Leyla'dan
"Leyla, Kerem çok kötü bakıyor." bakışlarımı yaptığım işten çekmeyip bana doğru eğilen Esin'e kahkaha atar gibi cevap verdim.
"Beter olsun." elimdeki çadır sopalarını Aren'e uzattım.
"Bunun böyle olduğuna eminsin değil mi?" Aden elindeki parçalarla bana baktı.
"Aslında bakarsan çadır kurma konusunda pekte iyi değilimdir." yüzündeki mahçubiyet ve masumluğa kahkaha attım.
"Tamam üzülme bu kadar. Talimatlara bakarak yaparız." elime aldığım kağıdı anlamaya çalışıyordum. O sırada bana gelen güneşi kesen bedenle kafamı kaldırdım.
"Beceremedi herhalde." Kerem küçümser bakışlarını Aren üzerinde gezdirirken ben haftalar hatta bilmiyorum belki aylar sonra bu kadar yakınımda olması yüzünden heycanla atan kalbimin sesinin çıkmaması için dua ediyordum.

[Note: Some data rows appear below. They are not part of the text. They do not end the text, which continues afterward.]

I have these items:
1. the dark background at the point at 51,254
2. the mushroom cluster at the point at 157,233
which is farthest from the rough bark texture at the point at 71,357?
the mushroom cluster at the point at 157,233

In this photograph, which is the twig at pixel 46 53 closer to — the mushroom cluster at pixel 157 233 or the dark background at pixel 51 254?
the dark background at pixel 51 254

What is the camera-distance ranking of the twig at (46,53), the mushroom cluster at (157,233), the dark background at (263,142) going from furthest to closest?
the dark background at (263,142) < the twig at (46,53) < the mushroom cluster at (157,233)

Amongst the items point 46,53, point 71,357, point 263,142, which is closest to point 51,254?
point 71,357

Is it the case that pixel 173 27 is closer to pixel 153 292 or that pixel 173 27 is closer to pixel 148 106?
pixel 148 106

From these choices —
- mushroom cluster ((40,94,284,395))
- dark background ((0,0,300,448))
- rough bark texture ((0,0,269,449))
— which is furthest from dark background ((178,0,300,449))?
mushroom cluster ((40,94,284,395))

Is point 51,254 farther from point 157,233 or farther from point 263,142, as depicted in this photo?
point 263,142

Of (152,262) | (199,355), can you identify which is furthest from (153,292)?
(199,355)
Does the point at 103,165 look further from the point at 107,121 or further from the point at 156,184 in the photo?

"Sanane. İşine baksana sen." bakışları beni bulduğunda gözleri dudaklarıma indi.
"Bakıyorum." Kerem'i ittirip bende geri çekildim. Biraz daha böyle devam ederse ben salak gibi yine kanacaktım ona. Hem o gitsin o kızla öpüşsün.
"İşimiz var rahatsız etme bizi." bizi kısmını bastırarak söylediğimde elini yumruk yaptığını görmüştüm.
"Bak şimdi sen içine gir şunun böyle kollarını aç bende demirlerini sokayım. Olmaz mı?" Aren'e dönüp Kerem yokmuşcasına konuştuğumda Aren'in bakışları Kerem'den kayıp beni bulduğunda şaşkınca gözlerini açtı.
"İçine mi gireyim? Bu şekilde olduğuna emin miyiz?" Aren'e kaşlarımı çattım.
"Ya sen beni dinlesene. Şu andan itibaren asistanımsın ve ben ne diyorsam onu yapmak zorundasın." Aren hazır ola geçer gibi yaptı.
"Emredersin patron." memnunca gülümsedim. Kafamı çevirip çaktırmadan baktığımda Kerem eski yerine gitmiş oturduğu yerden Aren'i yiyecekmiş gibi bakıyordu.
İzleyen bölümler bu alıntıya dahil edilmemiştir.